In this month’s issue, Kelly Bellis, a land surveyor from Maine, has done an outstanding job of piecing together an overview of the development of gravity observations, especially as they have been performed and continue to develop in the United States by the National Geodetic Survey and its predecessor agencies.
The study of Earth’s gravity field is one of the most important aspects of physical geodesy. While seldom mentioned in land surveying text books or discussed at local surveying, mapping, and GIS conferences, it is nonetheless one of the most important issues that surveyors deal with on a daily basis. Two fundamental issues come to mind.

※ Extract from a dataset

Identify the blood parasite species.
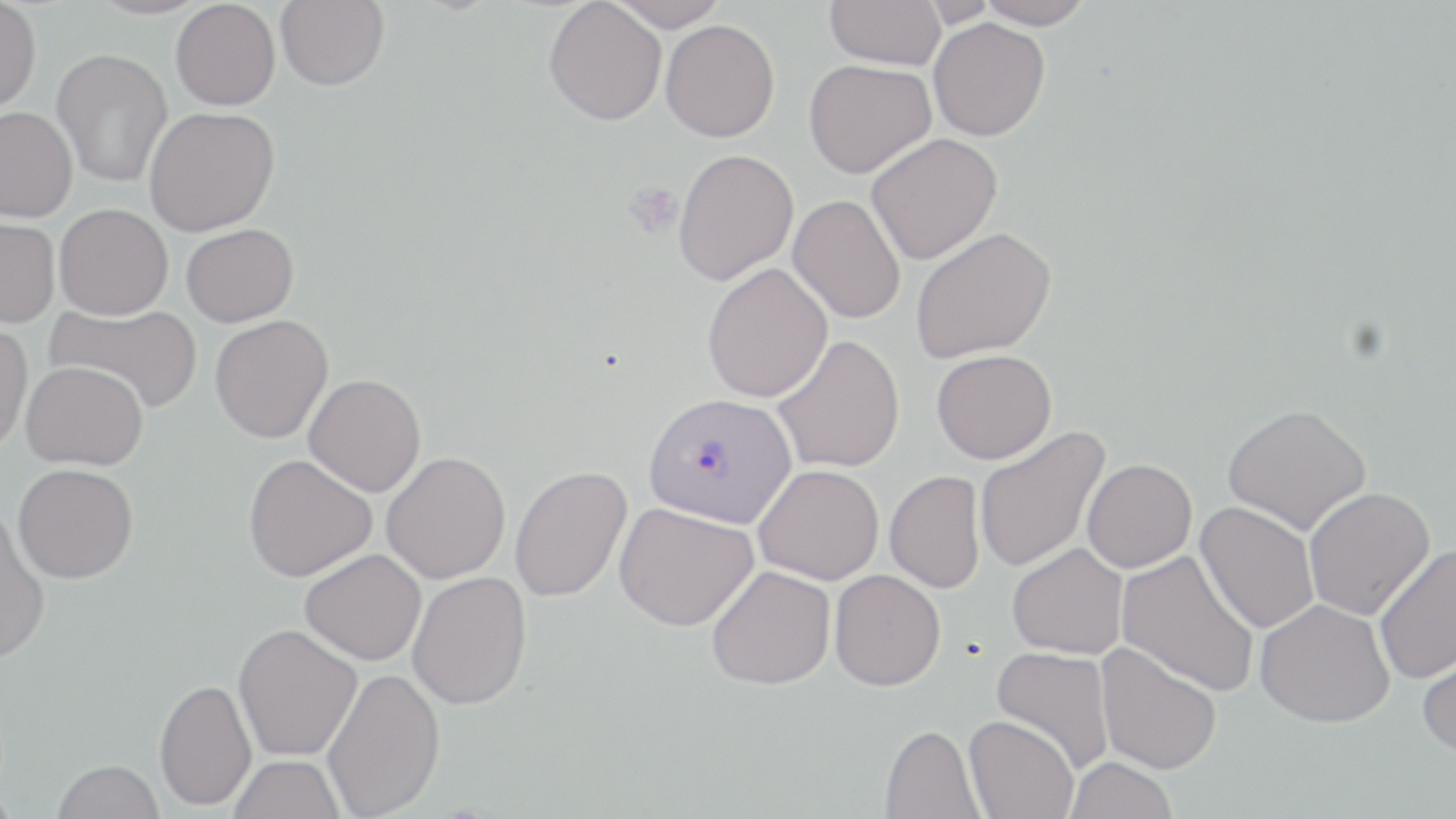
Plasmodium vivax.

One of the first things any surveyor does when he or she goes to the field is set up an instrument. It doesn’t matter if it’s a total station, level, or GPS receiver; all have some form of a level vial or bulls-eye bubble. From their earliest days in the field surveyors are taught how important it is that their instruments be level, but what does that mean? To most surveyors it’s just about bringing the bubble to rest between scribed marks on a vial or into the center of the bulls-eye. They don’t give much, if any, consideration that what they are really doing is bringing the instrument into alignment with the local attraction of Earth’s gravity field.
The second most important aspect of understanding gravity is related to running levels. The basic premise of levels is to determine the difference in height from one point to another, but what’s really being performed is estimating the difference in gravity potential from one point to another—in other words, which way water and other fluids will flow.
The feature articles on gravity in this issue and the next provide a background on efforts to determine Earth’s gravity field and observations on the future importance of gravity to the profession of surveying. I recommend you pay close attention, because the way we measure will soon fundamentally change.
Dave Doyle is the chief geodetic surveyor at National Geodetic Survey and a member of our editorial board.